__Instruction__: Filter the items below and copy each line that contains the word "among".

__Dataset items__:
'''

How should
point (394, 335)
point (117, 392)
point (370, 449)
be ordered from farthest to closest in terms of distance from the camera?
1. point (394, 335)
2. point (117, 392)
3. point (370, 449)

'''
'''

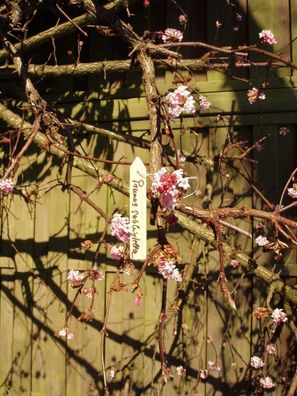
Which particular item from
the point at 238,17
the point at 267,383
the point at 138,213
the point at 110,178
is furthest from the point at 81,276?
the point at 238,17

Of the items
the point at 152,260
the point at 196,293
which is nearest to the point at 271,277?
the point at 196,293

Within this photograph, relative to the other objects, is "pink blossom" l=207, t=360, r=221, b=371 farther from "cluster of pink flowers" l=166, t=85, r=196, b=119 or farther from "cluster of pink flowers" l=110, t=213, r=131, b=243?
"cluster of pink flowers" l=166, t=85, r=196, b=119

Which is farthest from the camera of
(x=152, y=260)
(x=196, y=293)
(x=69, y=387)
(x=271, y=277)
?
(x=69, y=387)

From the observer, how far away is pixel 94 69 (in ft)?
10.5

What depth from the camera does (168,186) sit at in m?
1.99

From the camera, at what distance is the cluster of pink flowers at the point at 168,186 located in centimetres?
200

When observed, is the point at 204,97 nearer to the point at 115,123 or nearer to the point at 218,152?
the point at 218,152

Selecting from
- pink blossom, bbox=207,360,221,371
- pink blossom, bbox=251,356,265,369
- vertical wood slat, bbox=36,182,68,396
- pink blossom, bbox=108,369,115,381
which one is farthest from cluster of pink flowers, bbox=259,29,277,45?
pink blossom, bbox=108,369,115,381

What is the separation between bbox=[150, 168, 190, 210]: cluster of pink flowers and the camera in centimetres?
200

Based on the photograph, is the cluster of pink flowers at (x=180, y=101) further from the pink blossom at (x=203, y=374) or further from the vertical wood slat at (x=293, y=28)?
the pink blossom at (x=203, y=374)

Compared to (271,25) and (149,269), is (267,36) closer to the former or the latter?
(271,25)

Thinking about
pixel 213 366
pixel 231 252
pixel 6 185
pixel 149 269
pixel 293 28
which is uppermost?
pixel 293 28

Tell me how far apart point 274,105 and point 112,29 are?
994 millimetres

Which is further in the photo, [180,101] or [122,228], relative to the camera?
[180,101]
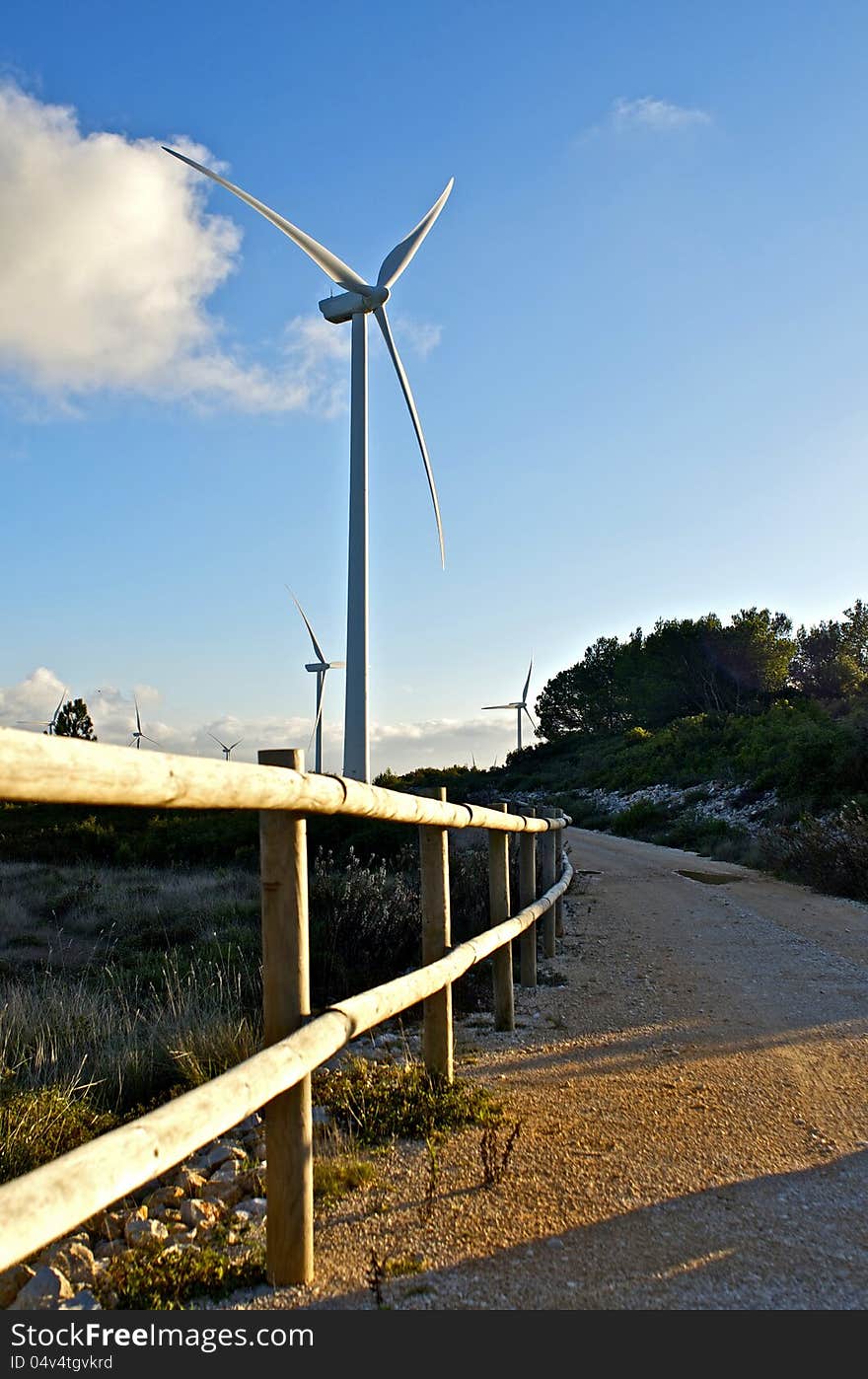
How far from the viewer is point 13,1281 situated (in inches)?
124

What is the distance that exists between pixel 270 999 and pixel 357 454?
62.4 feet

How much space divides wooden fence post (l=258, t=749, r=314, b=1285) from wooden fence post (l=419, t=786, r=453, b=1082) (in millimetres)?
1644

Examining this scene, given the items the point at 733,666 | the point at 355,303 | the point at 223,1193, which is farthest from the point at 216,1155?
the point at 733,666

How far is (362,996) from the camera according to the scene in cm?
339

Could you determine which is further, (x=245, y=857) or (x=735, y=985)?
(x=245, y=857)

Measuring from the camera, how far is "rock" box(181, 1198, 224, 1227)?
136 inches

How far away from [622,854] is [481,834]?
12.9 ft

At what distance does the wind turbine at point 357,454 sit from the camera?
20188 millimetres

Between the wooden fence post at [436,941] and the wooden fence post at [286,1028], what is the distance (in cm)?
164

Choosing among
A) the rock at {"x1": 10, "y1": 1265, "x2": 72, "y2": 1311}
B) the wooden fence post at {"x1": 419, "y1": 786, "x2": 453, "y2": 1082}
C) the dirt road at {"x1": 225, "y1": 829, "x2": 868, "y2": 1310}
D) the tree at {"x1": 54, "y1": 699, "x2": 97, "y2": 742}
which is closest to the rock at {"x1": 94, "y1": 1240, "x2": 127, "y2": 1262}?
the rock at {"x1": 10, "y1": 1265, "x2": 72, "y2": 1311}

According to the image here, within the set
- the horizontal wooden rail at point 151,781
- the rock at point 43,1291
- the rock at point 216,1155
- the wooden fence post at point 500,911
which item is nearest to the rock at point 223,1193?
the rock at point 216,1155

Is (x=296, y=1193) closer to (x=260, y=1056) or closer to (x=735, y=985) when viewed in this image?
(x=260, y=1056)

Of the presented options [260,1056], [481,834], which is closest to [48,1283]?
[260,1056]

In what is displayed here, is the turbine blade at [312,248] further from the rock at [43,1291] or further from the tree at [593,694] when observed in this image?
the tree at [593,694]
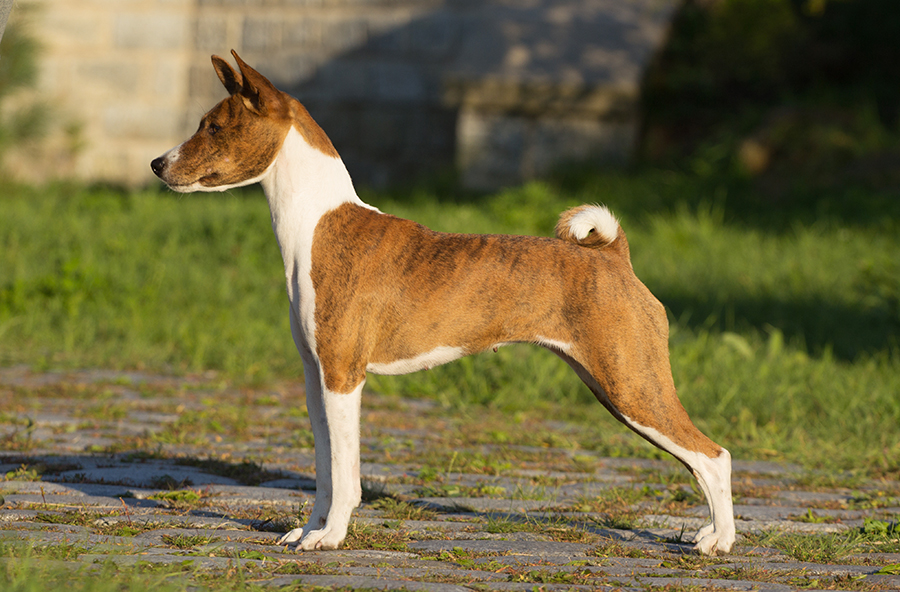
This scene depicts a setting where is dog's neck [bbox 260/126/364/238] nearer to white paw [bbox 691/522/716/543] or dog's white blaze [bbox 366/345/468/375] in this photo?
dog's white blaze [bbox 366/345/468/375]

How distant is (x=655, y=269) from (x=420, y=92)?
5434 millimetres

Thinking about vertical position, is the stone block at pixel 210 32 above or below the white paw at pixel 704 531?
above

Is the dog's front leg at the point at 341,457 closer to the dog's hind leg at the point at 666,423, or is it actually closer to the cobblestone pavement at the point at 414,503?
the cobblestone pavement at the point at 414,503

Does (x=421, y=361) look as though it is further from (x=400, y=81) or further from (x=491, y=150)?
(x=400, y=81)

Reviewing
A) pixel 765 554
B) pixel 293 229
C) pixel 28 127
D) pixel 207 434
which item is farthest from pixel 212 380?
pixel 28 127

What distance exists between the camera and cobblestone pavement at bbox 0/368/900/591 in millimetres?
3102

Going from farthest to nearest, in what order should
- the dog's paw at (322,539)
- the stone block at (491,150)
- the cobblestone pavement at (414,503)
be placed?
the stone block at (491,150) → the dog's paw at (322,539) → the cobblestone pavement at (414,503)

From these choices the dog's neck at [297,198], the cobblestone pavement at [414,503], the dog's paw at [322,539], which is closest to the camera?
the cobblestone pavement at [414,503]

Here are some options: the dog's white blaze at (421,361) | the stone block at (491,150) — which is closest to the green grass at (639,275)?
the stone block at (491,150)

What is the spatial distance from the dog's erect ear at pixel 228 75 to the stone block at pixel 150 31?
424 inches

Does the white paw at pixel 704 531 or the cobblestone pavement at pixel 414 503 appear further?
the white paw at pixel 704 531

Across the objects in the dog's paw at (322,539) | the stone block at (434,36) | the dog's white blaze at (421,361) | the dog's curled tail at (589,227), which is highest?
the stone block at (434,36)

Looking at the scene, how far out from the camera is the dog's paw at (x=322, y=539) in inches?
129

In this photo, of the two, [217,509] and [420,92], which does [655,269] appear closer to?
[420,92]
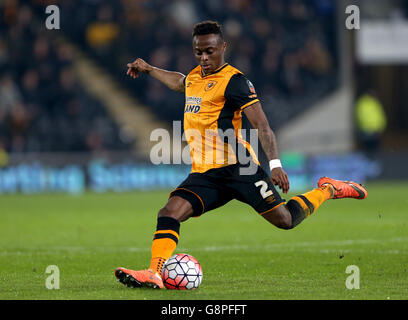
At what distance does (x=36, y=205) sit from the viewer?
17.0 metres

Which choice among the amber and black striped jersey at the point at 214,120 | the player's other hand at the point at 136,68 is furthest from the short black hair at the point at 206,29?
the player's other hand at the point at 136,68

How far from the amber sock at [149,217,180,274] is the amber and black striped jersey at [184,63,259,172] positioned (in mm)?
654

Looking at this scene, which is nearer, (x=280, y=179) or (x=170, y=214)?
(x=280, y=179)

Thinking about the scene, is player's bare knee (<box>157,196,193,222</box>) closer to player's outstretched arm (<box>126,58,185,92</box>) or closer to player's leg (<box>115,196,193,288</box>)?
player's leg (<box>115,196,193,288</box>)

'''

__Worked answer__:
Choosing among
Which choice among the amber and black striped jersey at the point at 214,120 | the player's other hand at the point at 136,68 is furthest from the short black hair at the point at 206,29?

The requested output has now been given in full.